WCAB Los Angeles has exclusive jurisdiction over §132a discrimination petitions for Glassell Park workers. The §132a petition is filed in the WCAB system — not in Los Angeles County Superior Court — and is heard by a workers' compensation judge on the regular MSC and trial calendar at WCAB Los Angeles. A Certified Specialist (California Board of Legal Specialization, State Bar of California) will typically file the §132a alongside or shortly after the underlying claim so a single MSC calendar slot resolves both.
Termination is the headline. But §132a covers any discriminatory action — demotion, schedule change designed to force resignation, hours cut, denial of light-duty work the employee can perform, refusal to engage in the §4658.7 voucher process, discriminatory enforcement of attendance rules, and threats. Glassell Park's economic mix as a Northeast Los Angeles Latino neighborhood sees §132a actions across retail, hospitality, warehousing, construction, and healthcare employers, and the §132a fact pattern is often layered with parallel FEHA disability-discrimination or wrongful-termination claims that proceed in Los Angeles County Superior Court.
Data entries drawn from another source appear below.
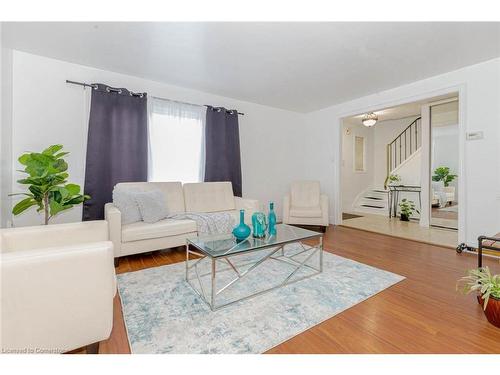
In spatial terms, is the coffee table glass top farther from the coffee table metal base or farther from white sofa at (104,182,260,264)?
white sofa at (104,182,260,264)

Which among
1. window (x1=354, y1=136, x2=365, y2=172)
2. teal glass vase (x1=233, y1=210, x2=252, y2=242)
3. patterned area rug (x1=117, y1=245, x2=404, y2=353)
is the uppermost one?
window (x1=354, y1=136, x2=365, y2=172)

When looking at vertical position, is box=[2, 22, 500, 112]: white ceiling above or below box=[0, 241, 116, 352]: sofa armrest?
above

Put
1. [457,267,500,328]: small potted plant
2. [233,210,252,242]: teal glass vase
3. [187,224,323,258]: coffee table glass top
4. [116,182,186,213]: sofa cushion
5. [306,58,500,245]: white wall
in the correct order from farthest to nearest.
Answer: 1. [116,182,186,213]: sofa cushion
2. [306,58,500,245]: white wall
3. [233,210,252,242]: teal glass vase
4. [187,224,323,258]: coffee table glass top
5. [457,267,500,328]: small potted plant

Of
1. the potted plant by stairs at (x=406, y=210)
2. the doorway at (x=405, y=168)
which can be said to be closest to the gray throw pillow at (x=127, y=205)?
the doorway at (x=405, y=168)

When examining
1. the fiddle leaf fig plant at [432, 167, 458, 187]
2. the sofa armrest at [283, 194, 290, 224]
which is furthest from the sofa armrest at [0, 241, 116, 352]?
the fiddle leaf fig plant at [432, 167, 458, 187]

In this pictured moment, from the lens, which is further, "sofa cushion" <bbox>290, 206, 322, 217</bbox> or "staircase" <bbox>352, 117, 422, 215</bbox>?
"staircase" <bbox>352, 117, 422, 215</bbox>

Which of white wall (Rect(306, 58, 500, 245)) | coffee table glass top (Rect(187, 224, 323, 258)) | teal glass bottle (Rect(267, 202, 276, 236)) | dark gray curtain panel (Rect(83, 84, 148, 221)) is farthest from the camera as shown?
dark gray curtain panel (Rect(83, 84, 148, 221))

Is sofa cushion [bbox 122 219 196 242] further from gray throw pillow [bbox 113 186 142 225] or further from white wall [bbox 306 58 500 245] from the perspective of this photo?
white wall [bbox 306 58 500 245]

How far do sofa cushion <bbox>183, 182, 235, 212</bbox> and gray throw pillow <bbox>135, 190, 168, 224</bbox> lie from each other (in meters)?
0.62

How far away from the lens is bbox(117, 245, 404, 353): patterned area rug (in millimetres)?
1465

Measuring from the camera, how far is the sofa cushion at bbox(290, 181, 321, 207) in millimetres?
4680

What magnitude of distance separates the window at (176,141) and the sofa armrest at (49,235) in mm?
1790
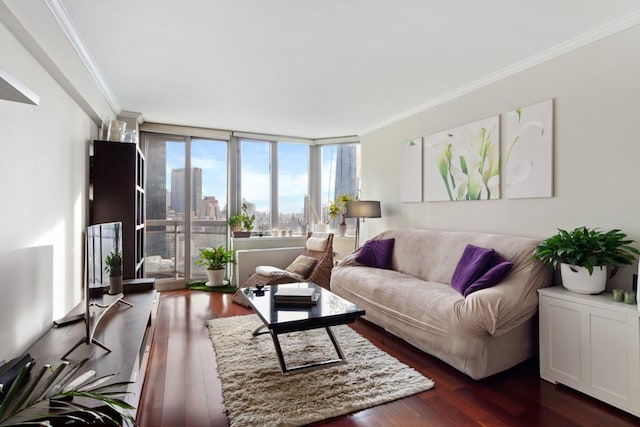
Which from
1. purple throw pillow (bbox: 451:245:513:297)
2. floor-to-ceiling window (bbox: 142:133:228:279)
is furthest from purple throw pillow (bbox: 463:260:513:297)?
floor-to-ceiling window (bbox: 142:133:228:279)

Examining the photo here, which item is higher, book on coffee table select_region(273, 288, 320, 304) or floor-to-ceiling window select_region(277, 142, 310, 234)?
floor-to-ceiling window select_region(277, 142, 310, 234)

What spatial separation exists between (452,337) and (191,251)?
4232 mm

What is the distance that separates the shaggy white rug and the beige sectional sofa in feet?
1.04

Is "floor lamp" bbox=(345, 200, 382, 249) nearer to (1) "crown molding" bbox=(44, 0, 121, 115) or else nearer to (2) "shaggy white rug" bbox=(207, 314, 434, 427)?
(2) "shaggy white rug" bbox=(207, 314, 434, 427)

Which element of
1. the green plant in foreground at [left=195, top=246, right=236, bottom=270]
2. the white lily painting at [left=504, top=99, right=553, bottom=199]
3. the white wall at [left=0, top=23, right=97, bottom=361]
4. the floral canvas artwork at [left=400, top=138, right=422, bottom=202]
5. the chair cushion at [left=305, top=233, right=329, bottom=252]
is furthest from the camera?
the green plant in foreground at [left=195, top=246, right=236, bottom=270]

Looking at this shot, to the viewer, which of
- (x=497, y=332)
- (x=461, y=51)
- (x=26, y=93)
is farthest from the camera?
(x=461, y=51)

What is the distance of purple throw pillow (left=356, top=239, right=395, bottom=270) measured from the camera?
13.4 feet

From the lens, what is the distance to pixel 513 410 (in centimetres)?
205

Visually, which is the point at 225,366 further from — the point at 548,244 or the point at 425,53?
the point at 425,53

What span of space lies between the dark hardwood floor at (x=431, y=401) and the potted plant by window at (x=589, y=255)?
730 mm

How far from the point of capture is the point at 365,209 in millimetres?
4617

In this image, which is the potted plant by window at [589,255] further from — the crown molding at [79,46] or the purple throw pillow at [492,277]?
the crown molding at [79,46]

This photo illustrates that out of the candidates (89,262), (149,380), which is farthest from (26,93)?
(149,380)

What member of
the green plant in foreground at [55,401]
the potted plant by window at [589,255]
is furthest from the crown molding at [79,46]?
the potted plant by window at [589,255]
One year from the date of the discriminatory act. The §132a clock runs from the discrete adverse action — the termination, the demotion, the hours cut — not from when the underlying workers' compensation injury occurred or when the DWC-1 was filed. Calendar the §132a one-year deadline the day the adverse action takes effect, and calendar any parallel FEHA one-year (DFEH right-to-sue) or §3550-related deadlines at the same time. WCAB Los Angeles judges treat §132a calendaring strictly — a one-day late §132a petition is dismissed without reaching the merits, and no §5402(b)-style presumption rescues the late filing for Glassell Park workers regardless of how strong the underlying retaliation facts are.
Last reviewed by Eman Yazdchi, Esq., June 2026.